Assignment
Count how many lines in the data below include "leaves". Answer with the number only.

Supplied information
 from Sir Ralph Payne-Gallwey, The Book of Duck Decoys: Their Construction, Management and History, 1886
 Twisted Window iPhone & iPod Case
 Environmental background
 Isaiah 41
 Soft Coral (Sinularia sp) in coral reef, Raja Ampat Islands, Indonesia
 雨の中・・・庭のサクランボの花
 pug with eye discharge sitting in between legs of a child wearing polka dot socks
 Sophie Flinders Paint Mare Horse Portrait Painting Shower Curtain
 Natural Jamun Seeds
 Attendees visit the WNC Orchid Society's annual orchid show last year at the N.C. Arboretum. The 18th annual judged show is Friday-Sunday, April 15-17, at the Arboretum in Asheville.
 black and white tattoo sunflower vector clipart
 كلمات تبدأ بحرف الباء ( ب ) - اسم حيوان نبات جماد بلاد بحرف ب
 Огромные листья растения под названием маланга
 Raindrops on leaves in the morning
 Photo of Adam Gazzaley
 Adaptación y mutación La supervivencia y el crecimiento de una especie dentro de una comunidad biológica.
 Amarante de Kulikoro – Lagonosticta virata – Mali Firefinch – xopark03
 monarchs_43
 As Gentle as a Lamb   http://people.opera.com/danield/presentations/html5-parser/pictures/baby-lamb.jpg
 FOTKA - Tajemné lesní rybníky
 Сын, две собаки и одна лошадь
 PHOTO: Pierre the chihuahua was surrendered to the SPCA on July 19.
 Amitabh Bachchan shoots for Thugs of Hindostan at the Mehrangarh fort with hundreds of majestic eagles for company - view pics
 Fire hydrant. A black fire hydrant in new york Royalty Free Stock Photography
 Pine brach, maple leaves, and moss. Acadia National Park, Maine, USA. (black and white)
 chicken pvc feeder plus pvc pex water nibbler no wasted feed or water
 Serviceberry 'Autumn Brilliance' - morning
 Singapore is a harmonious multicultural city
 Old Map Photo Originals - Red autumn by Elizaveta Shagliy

Response box
2